Carbohydrate is the primary fuel source for high-intensity endurance exercise. Your body stores carbohydrates as glycogen in your muscles and liver — think of it as your current account for energy, with fat being more like a savings account. The problem? That current account has a limited balance. After roughly 90–120 minutes of hard effort, glycogen stores are significantly depleted, and performance drops noticeably.
That's why taking in carbohydrates during exercise — in the form of gels, chews, bars or drinks — is not just helpful but essential for anyone training or competing at high intensity over longer durations.
The sports nutrition market tends to fixate on the type of carbohydrate in a product — hydrogel technology, cluster dextrin, fructose-to-glucose ratios — but this is secondary. What matters most, and what is most often overlooked, is getting the right total amount of carbohydrates per hour into your body. Here are the evidence-based guidelines:
Under 1 hour
If you start well-fuelled (i.e. with a carb-rich meal or snack 2–3 hours before), your glycogen stores will cover most efforts under an hour without any additional carbohydrate intake. For very short durations (under 30 minutes), carbohydrate ingestion has essentially no measurable impact on performance. That said, for intense all-out efforts of 45–60 minutes, a small carbohydrate intake or even a carb mouth rinse — swilling a sugary drink without swallowing — can provide a modest performance benefit by stimulating receptors in the mouth and brain.
1–2 hours
As duration increases, the benefits of fuelling become increasingly significant. For efforts in this range, aim for 30–60g of carbohydrates per hour. In practical terms, that's roughly 1–2 standard energy gels or 500ml–1L of an isotonic sports drink (around 6% carbohydrate concentration). The harder and longer within this bracket, the more you should push toward the upper end of 60g/hr — particularly if you are well-trained and capable of sustaining a high workload.
2 hours and beyond
Once you pass the two-hour mark, higher carbohydrate intakes have a clear dose-response relationship with performance: more carbs, better results — up to a point. Target 60–90g of carbohydrates per hour. At this level, the composition of your carbohydrate source becomes more relevant. Using a glucose/fructose blend (known as multiple transportable carbohydrates, or MTCs) allows the gut to absorb larger quantities by using different intestinal transport pathways simultaneously, reducing the risk of GI distress.

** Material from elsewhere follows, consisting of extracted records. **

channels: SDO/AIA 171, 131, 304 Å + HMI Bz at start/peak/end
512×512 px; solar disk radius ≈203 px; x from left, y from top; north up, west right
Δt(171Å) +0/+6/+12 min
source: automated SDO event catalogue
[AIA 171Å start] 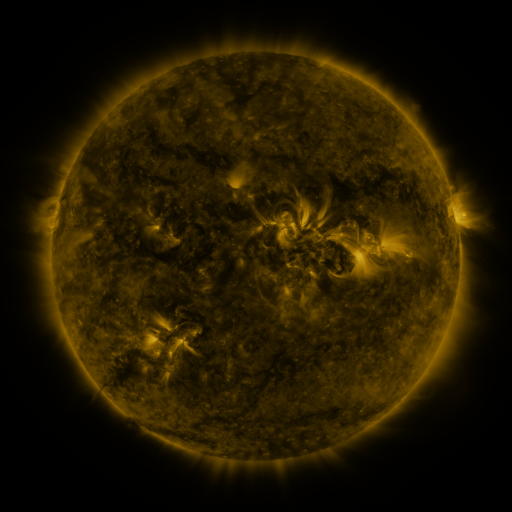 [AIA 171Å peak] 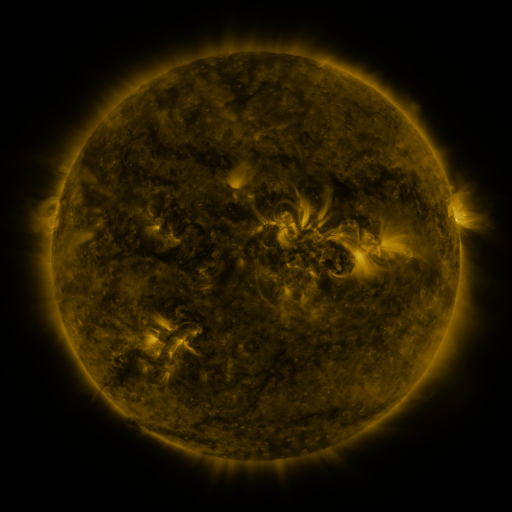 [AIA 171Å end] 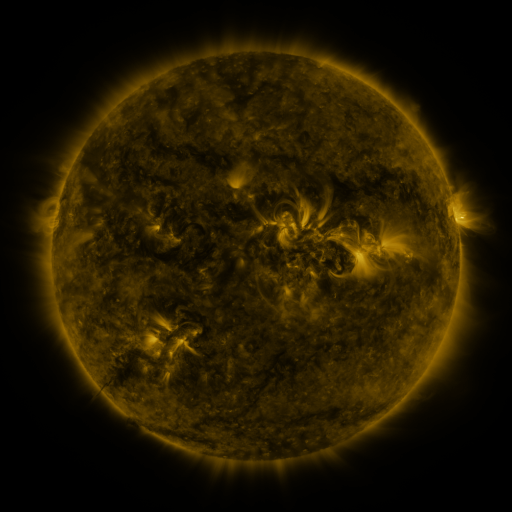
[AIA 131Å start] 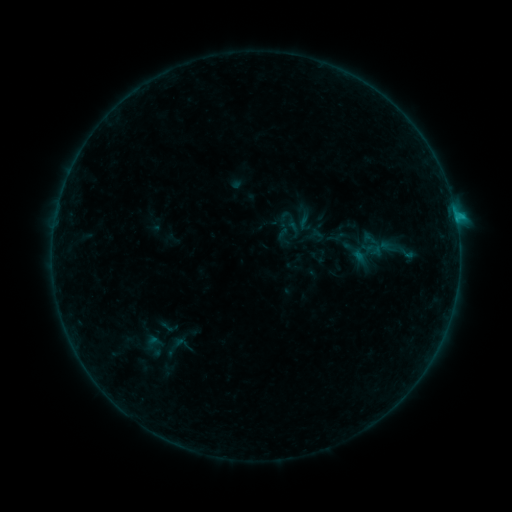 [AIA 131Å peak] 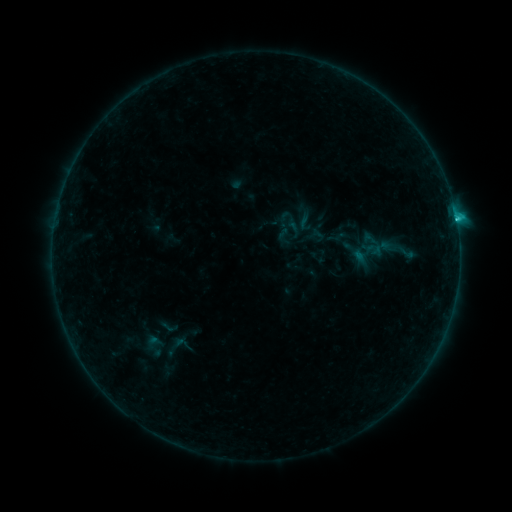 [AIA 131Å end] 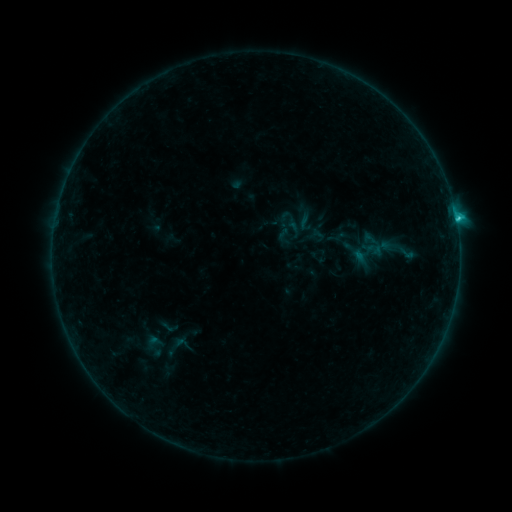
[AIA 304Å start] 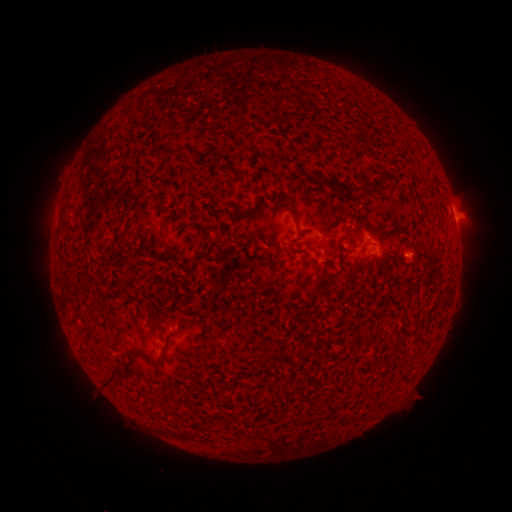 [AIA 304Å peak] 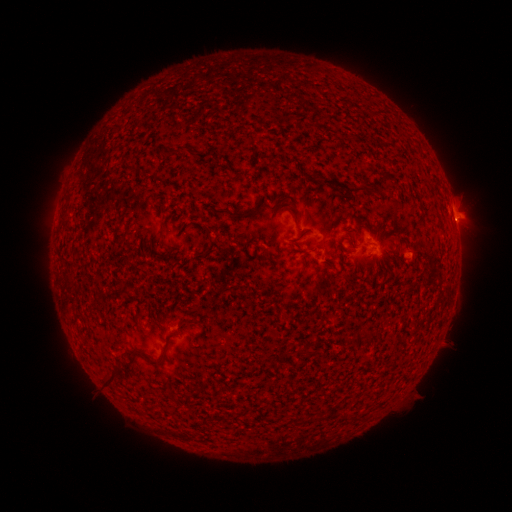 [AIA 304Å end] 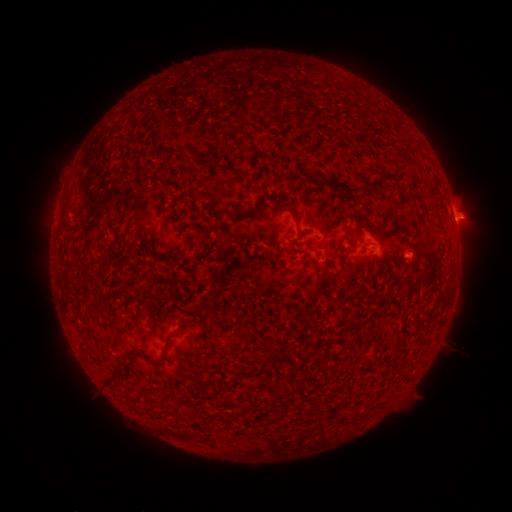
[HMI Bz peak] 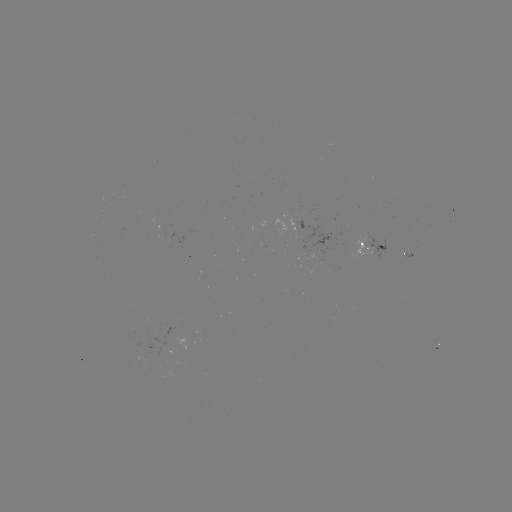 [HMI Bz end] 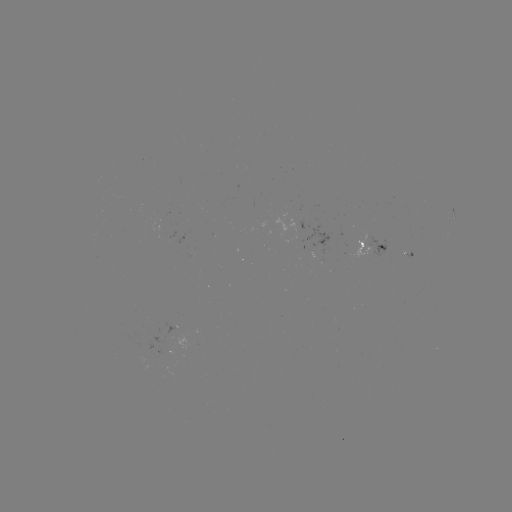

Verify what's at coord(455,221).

90g/hr was long considered the practical ceiling for carbohydrate absorption. However, there is growing evidence from elite endurance sport — Tour de France riders, IRONMAN podium finishers — that some athletes regularly consume more than this. For most recreational athletes, even reaching 90g/hr represents a significant step up and requires deliberate gut training.
Ultra-endurance (6 hours+)
For very long efforts, simple carbs-per-hour logic is no longer sufficient on its own. Taste fatigue, digestive load and the need for some protein and fat from real foods all become relevant. Fuelling ultras is a topic in its own right.
Does body weight matter?
Surprisingly little. Carbohydrate absorption is primarily limited by intestinal transport capacity, which is roughly similar in all athletes regardless of body size. A 55kg cyclist and a 85kg triathlete will benefit from roughly the same carb intake per hour.
Practical takeaway
Most recreational athletes significantly undereat during training and racing. If the numbers above seem high compared to your current habits, that is a sign there is real performance improvement available to you. Start by identifying your current tolerable intake, then gradually increase by 10–15g per hour over 4–6 weeks of targeted gut training. Your body will adapt.